Report Finds Colorado was Built on 1.7 Trillion of Land Expropriated from Tribal Nations

06/20/2024

A report published this week by a Native American-led nonprofit examines in detail the dispossession of $1.7 trillion worth of Indigenous homelands in Colorado by the state and the U.S. and the more than $546 million the state has reaped in mineral extraction from them. 

The report, shared first with The Associated Press, identifies 10 tribal nations that have “aboriginal title, congressional title, and treaty title to lands within Colorado” and details the ways the land was legally and illegally taken. It determined that many of the transactions were in direct violation of treaty rights or in some cases lacked title for a legal transfer. 

“Once we were removed, they just simply started divvying up the land, creating parcels, and selling it to non-Natives and other interests and businesses,” said Dallin Maybee, an artist, legal scholar and enrolled member of the Northern Arapaho Tribe who took part in the Truth, Restoration, and Education Commission, which compiled the report. 

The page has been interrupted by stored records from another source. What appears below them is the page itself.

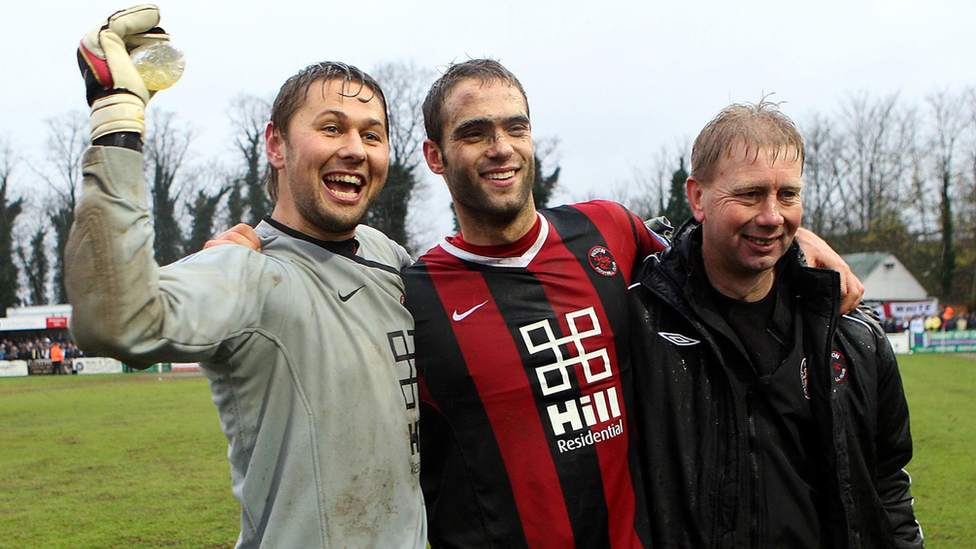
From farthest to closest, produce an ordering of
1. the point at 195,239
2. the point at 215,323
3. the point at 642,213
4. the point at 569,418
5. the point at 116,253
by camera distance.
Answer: the point at 642,213 → the point at 195,239 → the point at 569,418 → the point at 215,323 → the point at 116,253

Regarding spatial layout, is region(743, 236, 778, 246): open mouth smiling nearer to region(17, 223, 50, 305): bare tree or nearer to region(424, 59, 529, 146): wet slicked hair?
region(424, 59, 529, 146): wet slicked hair

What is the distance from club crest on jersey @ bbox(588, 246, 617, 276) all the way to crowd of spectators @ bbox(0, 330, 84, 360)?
35.8 meters

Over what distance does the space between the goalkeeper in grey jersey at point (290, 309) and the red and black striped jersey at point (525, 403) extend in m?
0.23

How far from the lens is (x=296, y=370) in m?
2.22

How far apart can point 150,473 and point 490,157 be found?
27.4ft

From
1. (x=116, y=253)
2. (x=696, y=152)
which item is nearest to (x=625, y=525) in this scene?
(x=696, y=152)

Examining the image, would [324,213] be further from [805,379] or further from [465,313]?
[805,379]

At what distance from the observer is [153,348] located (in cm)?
175

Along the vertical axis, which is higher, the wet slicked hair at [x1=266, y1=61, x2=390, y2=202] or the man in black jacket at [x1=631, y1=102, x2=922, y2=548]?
the wet slicked hair at [x1=266, y1=61, x2=390, y2=202]

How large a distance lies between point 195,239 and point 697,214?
1795 inches

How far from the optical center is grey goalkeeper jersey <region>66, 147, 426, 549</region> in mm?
1822

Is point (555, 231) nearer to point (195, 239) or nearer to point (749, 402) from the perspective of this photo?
point (749, 402)

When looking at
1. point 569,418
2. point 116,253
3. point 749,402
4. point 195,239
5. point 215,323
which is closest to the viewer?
point 116,253

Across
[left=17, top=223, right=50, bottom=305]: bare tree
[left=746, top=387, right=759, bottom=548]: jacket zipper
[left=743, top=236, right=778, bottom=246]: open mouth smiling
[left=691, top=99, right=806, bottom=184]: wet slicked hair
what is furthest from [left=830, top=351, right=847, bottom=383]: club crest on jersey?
[left=17, top=223, right=50, bottom=305]: bare tree
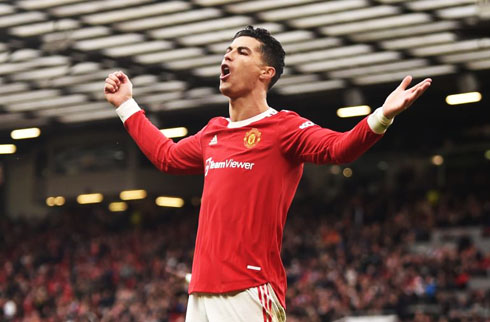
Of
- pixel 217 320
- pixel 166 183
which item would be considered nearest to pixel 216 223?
pixel 217 320

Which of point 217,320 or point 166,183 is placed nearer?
point 217,320

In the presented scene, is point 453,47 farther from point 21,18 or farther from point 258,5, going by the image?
point 21,18

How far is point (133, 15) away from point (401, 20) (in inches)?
241

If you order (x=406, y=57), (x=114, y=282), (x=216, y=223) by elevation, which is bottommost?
(x=114, y=282)

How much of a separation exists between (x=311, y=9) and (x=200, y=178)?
20.6 meters

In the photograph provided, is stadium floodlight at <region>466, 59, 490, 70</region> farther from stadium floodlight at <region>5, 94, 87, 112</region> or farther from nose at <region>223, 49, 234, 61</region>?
nose at <region>223, 49, 234, 61</region>

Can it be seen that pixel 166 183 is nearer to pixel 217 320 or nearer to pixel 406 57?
pixel 406 57

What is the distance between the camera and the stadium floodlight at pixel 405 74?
2568 centimetres

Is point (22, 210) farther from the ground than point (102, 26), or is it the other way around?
point (102, 26)

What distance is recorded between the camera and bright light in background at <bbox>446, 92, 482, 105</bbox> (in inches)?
1066

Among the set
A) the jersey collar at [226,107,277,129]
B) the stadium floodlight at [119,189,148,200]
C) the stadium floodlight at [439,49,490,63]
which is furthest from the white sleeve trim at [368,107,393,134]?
the stadium floodlight at [119,189,148,200]

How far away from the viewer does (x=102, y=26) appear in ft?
76.3

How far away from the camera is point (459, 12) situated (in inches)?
843

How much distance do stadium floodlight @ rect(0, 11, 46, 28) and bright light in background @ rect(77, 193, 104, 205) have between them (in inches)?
742
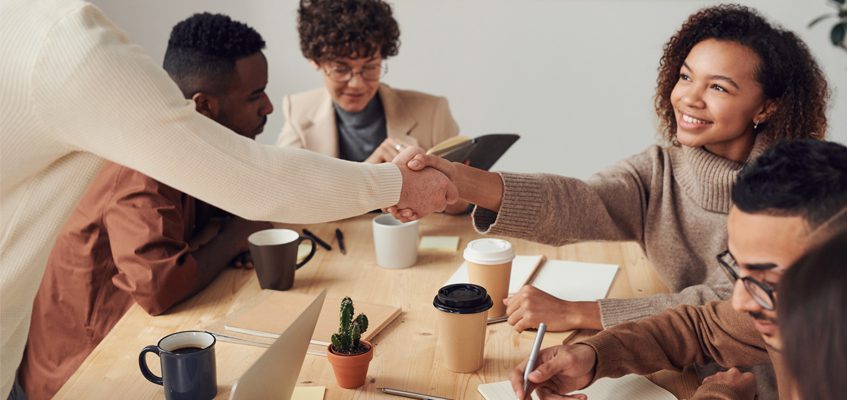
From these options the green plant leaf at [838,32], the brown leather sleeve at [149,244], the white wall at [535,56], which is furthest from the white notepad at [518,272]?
the green plant leaf at [838,32]

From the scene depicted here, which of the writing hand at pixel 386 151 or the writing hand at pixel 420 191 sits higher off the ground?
the writing hand at pixel 420 191

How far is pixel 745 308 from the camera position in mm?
1041

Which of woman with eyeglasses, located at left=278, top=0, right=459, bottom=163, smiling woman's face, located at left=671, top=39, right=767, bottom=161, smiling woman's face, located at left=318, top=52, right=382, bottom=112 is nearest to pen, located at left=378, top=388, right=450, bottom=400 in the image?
smiling woman's face, located at left=671, top=39, right=767, bottom=161

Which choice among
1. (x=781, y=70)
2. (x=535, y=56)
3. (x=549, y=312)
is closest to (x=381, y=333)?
(x=549, y=312)

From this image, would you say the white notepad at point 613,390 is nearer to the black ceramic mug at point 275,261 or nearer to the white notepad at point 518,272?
the white notepad at point 518,272

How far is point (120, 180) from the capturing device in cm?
171

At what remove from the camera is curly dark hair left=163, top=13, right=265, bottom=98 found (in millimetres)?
2010

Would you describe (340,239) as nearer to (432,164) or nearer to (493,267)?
(432,164)

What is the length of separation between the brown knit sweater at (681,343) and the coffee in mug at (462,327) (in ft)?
0.57

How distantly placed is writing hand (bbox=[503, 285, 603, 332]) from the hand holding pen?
0.61 feet

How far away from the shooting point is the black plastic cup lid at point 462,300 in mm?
1299

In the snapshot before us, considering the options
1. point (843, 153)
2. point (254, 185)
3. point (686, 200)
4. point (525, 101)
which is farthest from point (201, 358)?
point (525, 101)

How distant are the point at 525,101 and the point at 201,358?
2868 mm

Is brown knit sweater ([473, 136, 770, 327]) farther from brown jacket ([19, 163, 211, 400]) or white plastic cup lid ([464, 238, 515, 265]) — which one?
brown jacket ([19, 163, 211, 400])
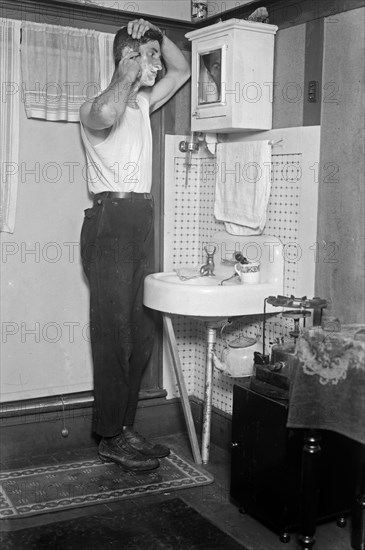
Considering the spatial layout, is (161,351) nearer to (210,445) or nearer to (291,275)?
(210,445)

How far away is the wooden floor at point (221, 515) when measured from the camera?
10.8 feet

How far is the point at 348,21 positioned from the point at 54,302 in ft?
6.82

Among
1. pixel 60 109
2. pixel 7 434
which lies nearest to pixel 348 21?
pixel 60 109

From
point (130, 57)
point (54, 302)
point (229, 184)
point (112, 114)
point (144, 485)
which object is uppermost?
point (130, 57)

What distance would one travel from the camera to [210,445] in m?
4.41

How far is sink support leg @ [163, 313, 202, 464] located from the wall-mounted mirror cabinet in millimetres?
1058

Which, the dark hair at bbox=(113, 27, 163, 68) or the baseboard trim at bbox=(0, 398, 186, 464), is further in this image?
the baseboard trim at bbox=(0, 398, 186, 464)

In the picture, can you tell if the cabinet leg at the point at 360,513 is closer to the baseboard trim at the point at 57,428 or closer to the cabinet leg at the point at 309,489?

The commission was convened by People of the Sacred Land, a Colorado-based nonprofit that works to document the history of Indigenous displacement in the state. The report recommends actions that can be taken by the state, the federal government, and Congress, including honoring treaty rights by resolving illegal land transfers; compensating the tribal nations affected; restoring hunting and fishing rights; and levying a 0.1 percent fee on real estate deals in Colorado to “mitigate the lasting effects of forced displacement, genocide, and other historical injustices.”